Return every line below word for word, leaving out the pictures.
[[ MATERIAL PROVIDED open ]]
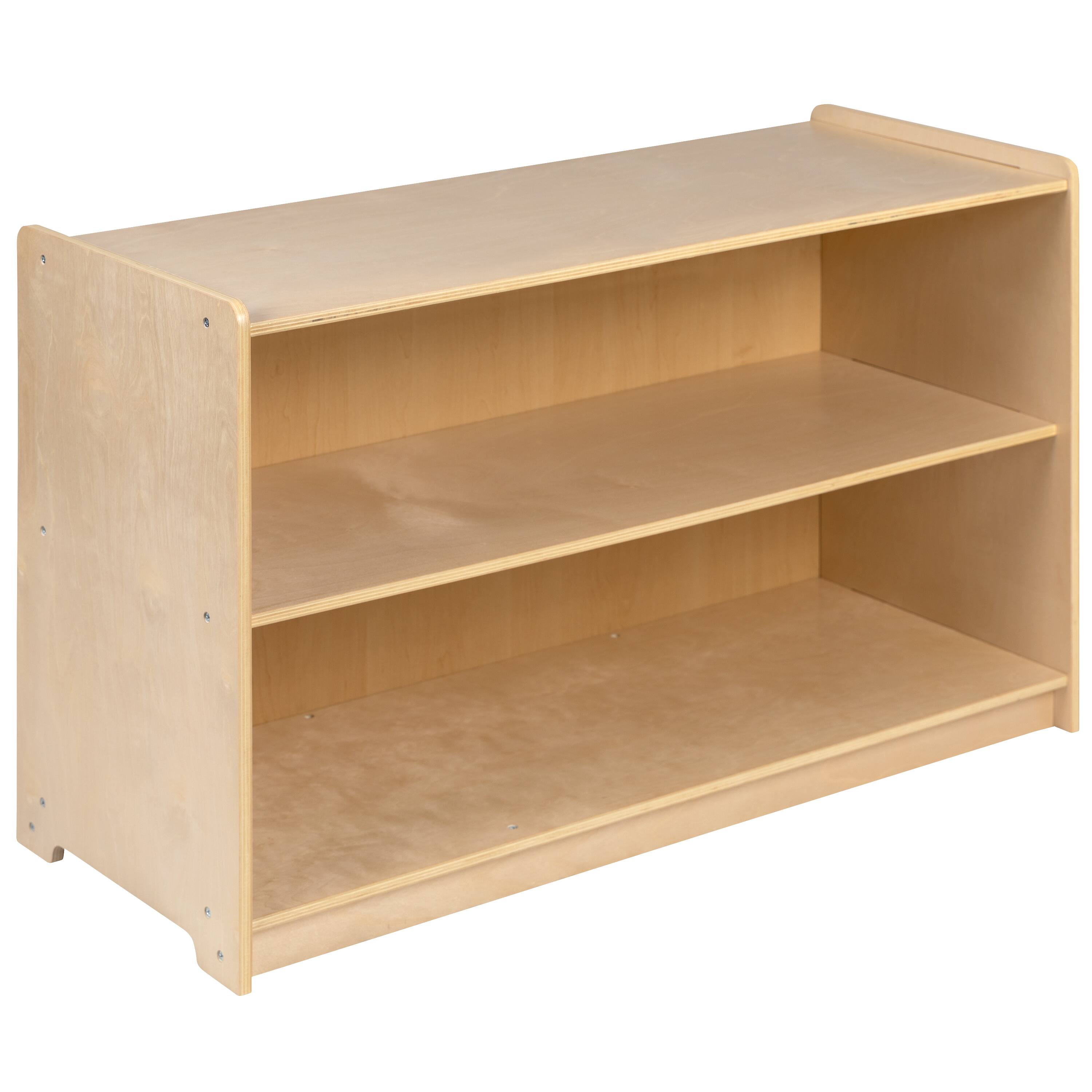 Front. Emma + Oliver - Wooden School Classroom Storage Cabinet for Commercial or Home Use - Natural.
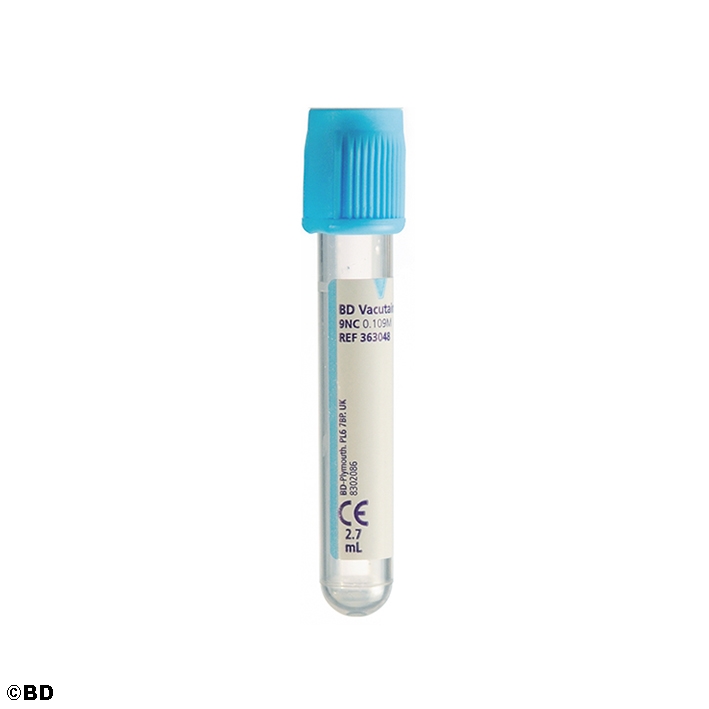 BD Vacutainer Plus Gerinnungsröhrchen aus PET, 2,7 ml, Natrium-Citrat,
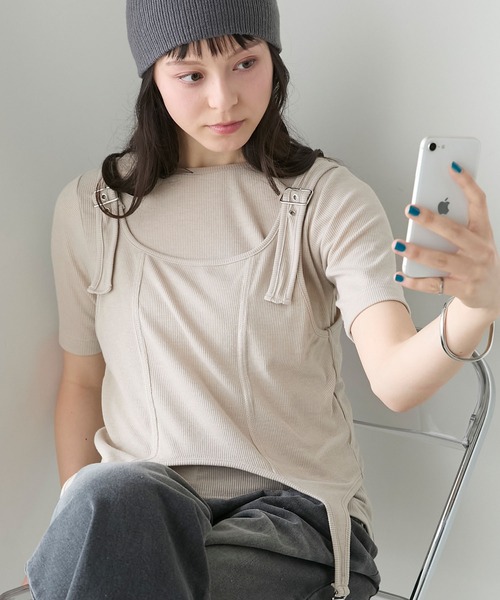 トップス latigers forksy.】ガーターデザインレイヤードトップス forksy.│MONO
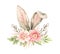 Watercolor botanical illustration. Spring bouquet with Pink dog-rose blossom, willow and bunny ears. Gentle rose, bud, branches,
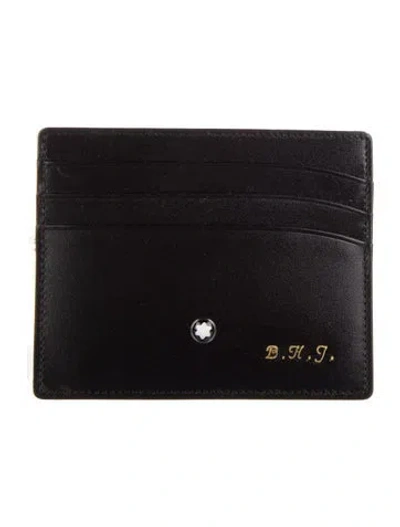 Pre-owned Montblanc Leather Graphic Print Wallet In Black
[[ MATERIAL PROVIDED closed ]]
§ PROBLEM SOLUTION
 Front. Emma + Oliver - Wooden School Classroom Storage Cabinet for Commercial or Home Use - Natural.
 BD Vacutainer Plus Gerinnungsröhrchen aus PET, 2,7 ml, Natrium-Citrat,
 トップス latigers forksy.】ガーターデザインレイヤードトップス forksy.│MONO
 Watercolor botanical illustration. Spring bouquet with Pink dog-rose blossom, willow and bunny ears. Gentle rose, bud, branches,
 Pre-owned Montblanc Leather Graphic Print Wallet In Black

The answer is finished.